## TASK:
Give the listing again word for word. Skip the pictures.

## AVAILABLE DATA:
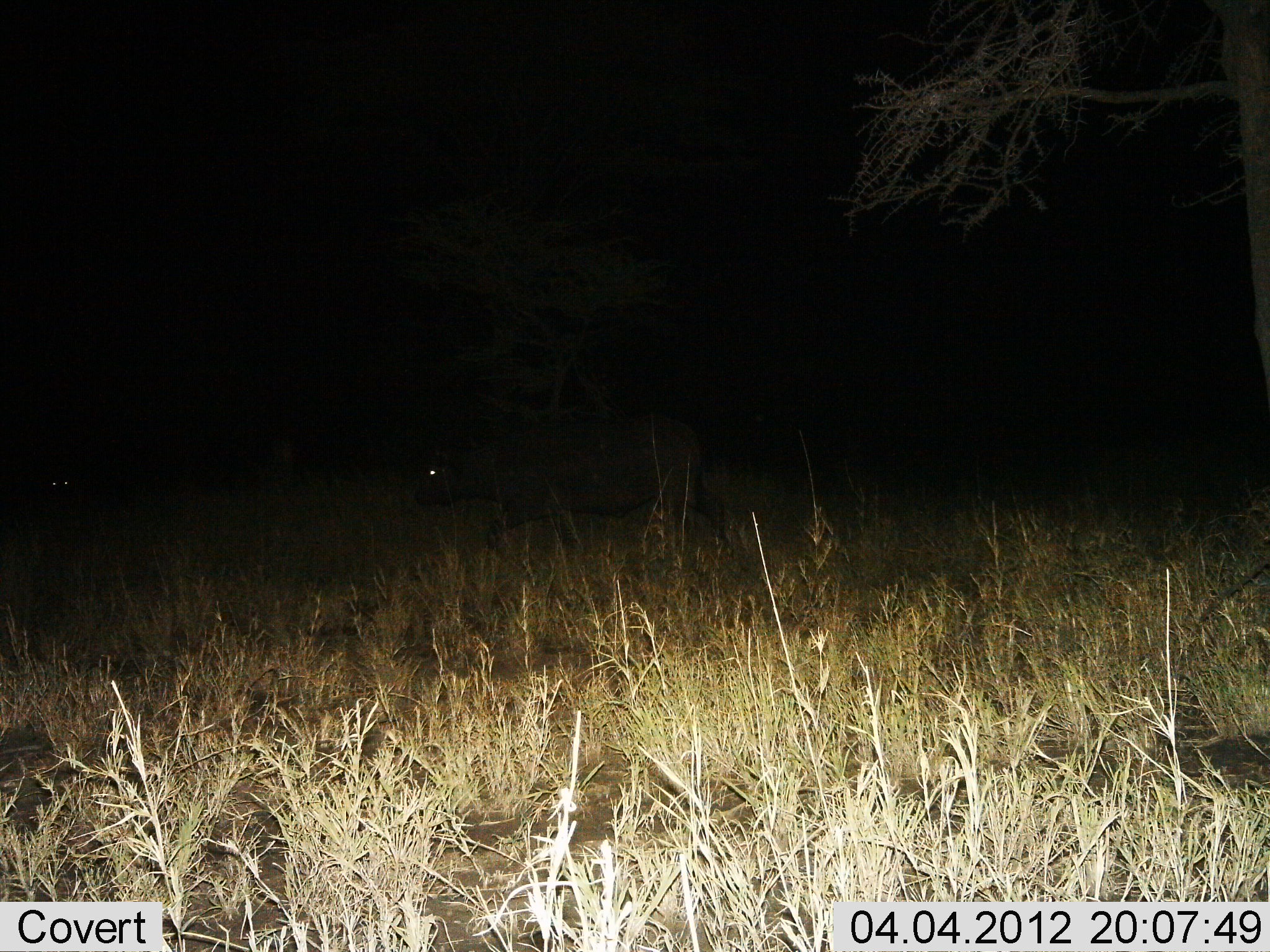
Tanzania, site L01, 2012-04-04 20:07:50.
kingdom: Animalia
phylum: Chordata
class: Mammalia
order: Artiodactyla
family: Bovidae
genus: Syncerus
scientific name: Syncerus caffer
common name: cape buffalo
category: buffalo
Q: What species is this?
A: Buffalo (cape buffalo) (Syncerus caffer).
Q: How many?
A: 1.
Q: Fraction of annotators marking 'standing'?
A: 20%.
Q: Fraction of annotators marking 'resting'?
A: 0%.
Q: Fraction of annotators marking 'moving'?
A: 93%.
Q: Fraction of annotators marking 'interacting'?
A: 0%.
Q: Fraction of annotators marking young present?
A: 0%.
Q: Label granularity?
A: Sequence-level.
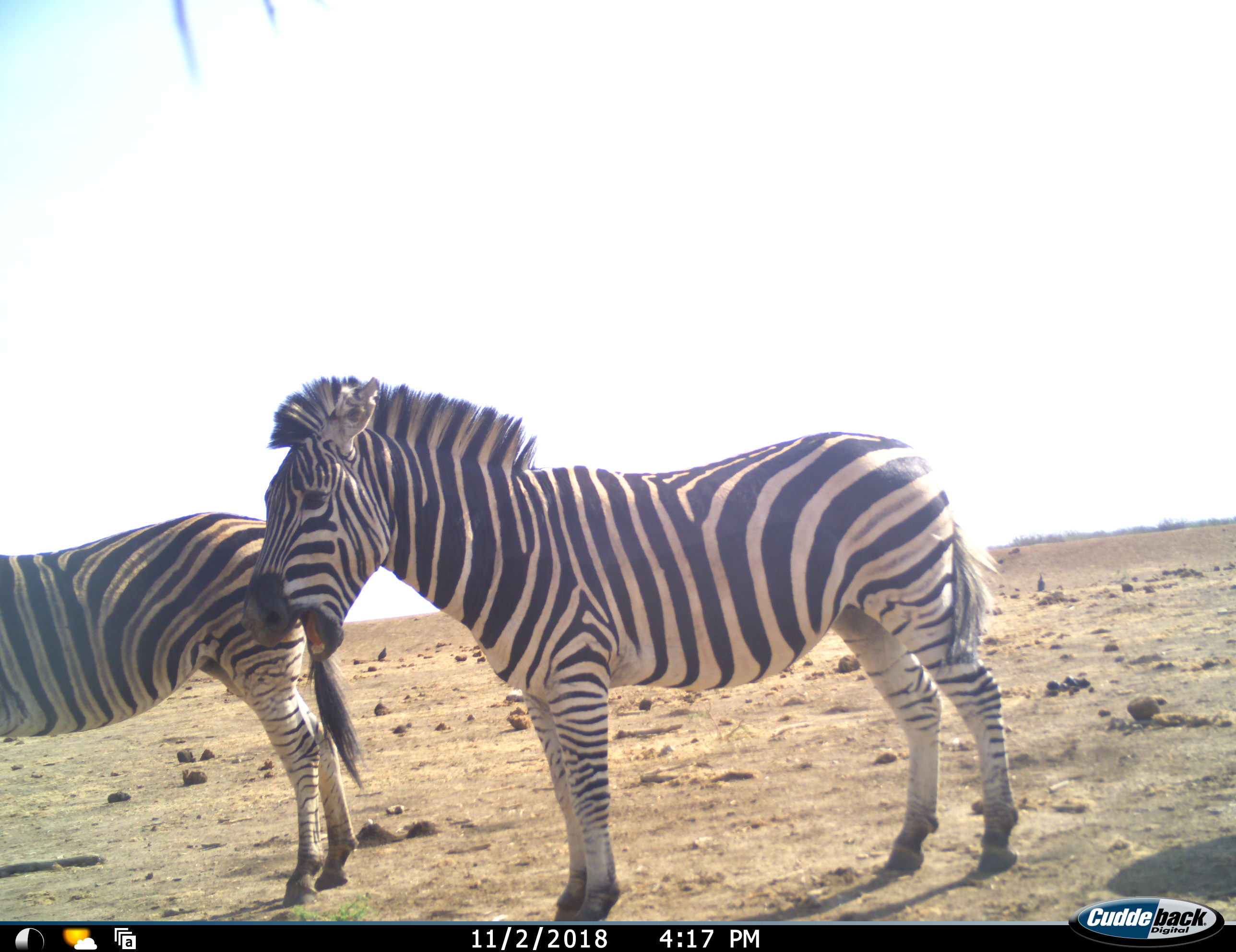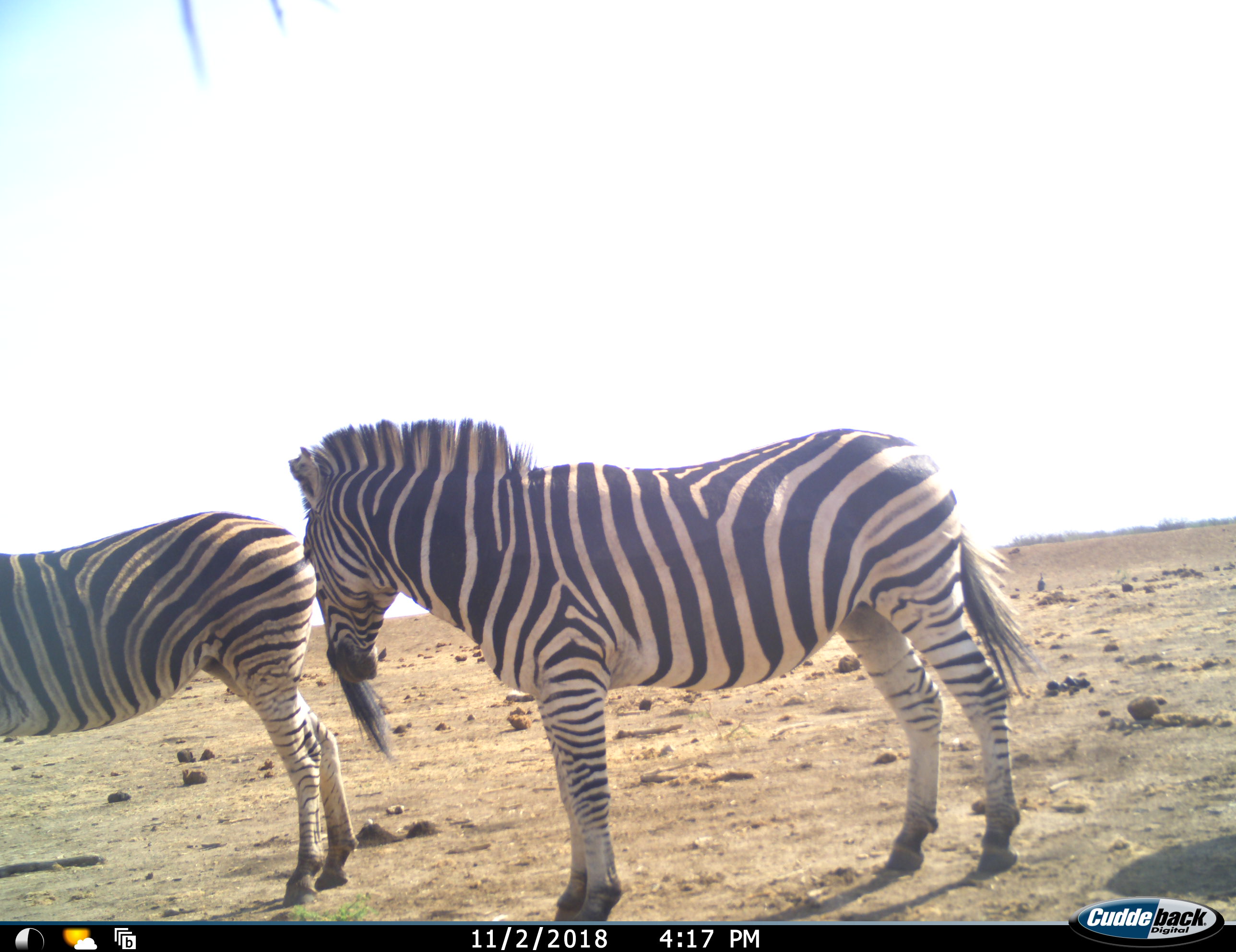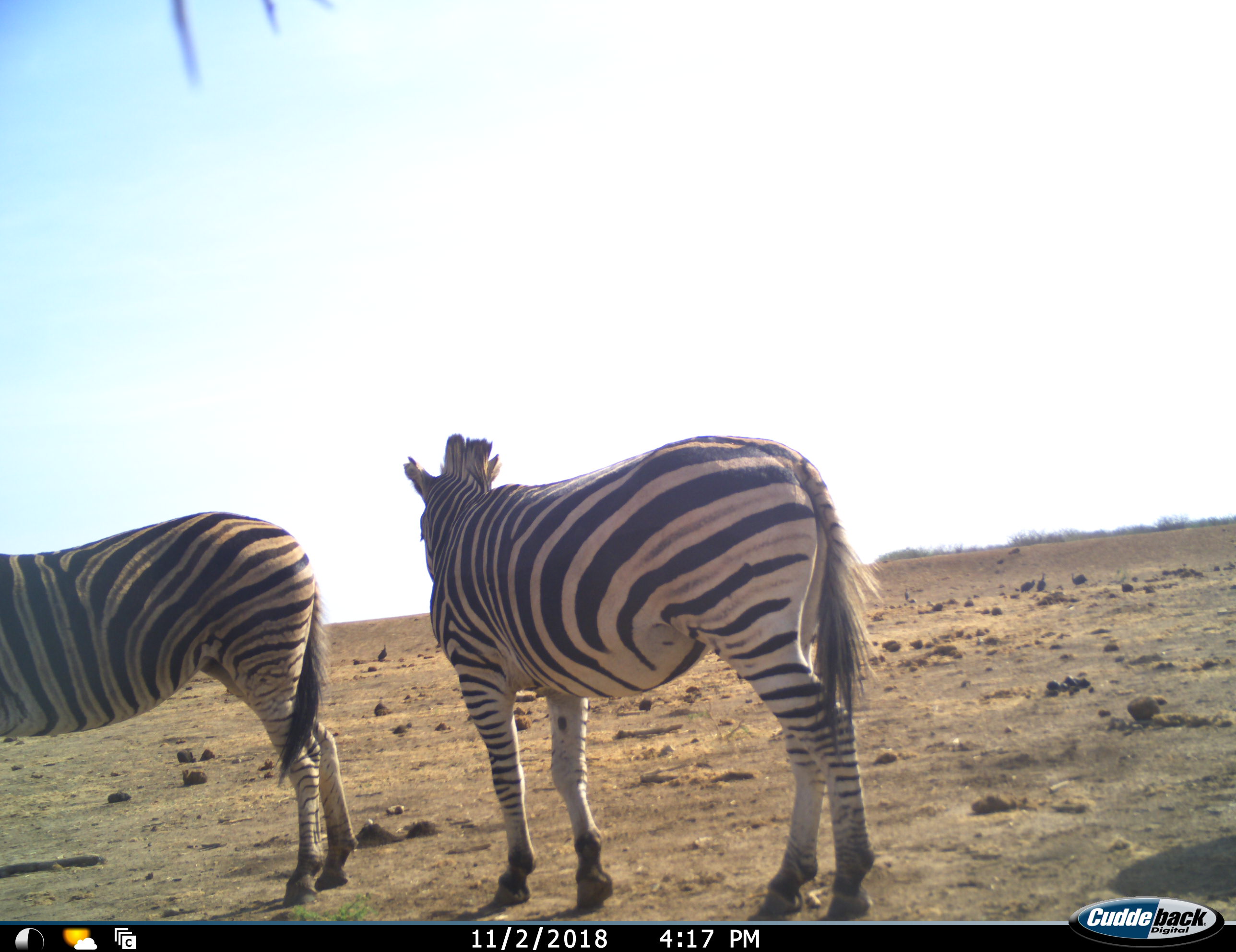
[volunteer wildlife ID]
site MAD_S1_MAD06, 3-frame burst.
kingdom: Animalia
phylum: Chordata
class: Mammalia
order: Perissodactyla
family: Equidae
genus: Equus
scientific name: Equus quagga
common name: plains zebra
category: zebraplains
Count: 2.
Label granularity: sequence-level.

## EXERCISE RESULT:
Tanzania, site L01, 2012-04-04 20:07:50.
kingdom: Animalia
phylum: Chordata
class: Mammalia
order: Artiodactyla
family: Bovidae
genus: Syncerus
scientific name: Syncerus caffer
common name: cape buffalo
category: buffalo
Q: What species is this?
A: Buffalo (cape buffalo) (Syncerus caffer).
Q: How many?
A: 1.
Q: Fraction of annotators marking 'standing'?
A: 20%.
Q: Fraction of annotators marking 'resting'?
A: 0%.
Q: Fraction of annotators marking 'moving'?
A: 93%.
Q: Fraction of annotators marking 'interacting'?
A: 0%.
Q: Fraction of annotators marking young present?
A: 0%.
Q: Label granularity?
A: Sequence-level.
[volunteer wildlife ID]
site MAD_S1_MAD06, 3-frame burst.
kingdom: Animalia
phylum: Chordata
class: Mammalia
order: Perissodactyla
family: Equidae
genus: Equus
scientific name: Equus quagga
common name: plains zebra
category: zebraplains
Count: 2.
Label granularity: sequence-level.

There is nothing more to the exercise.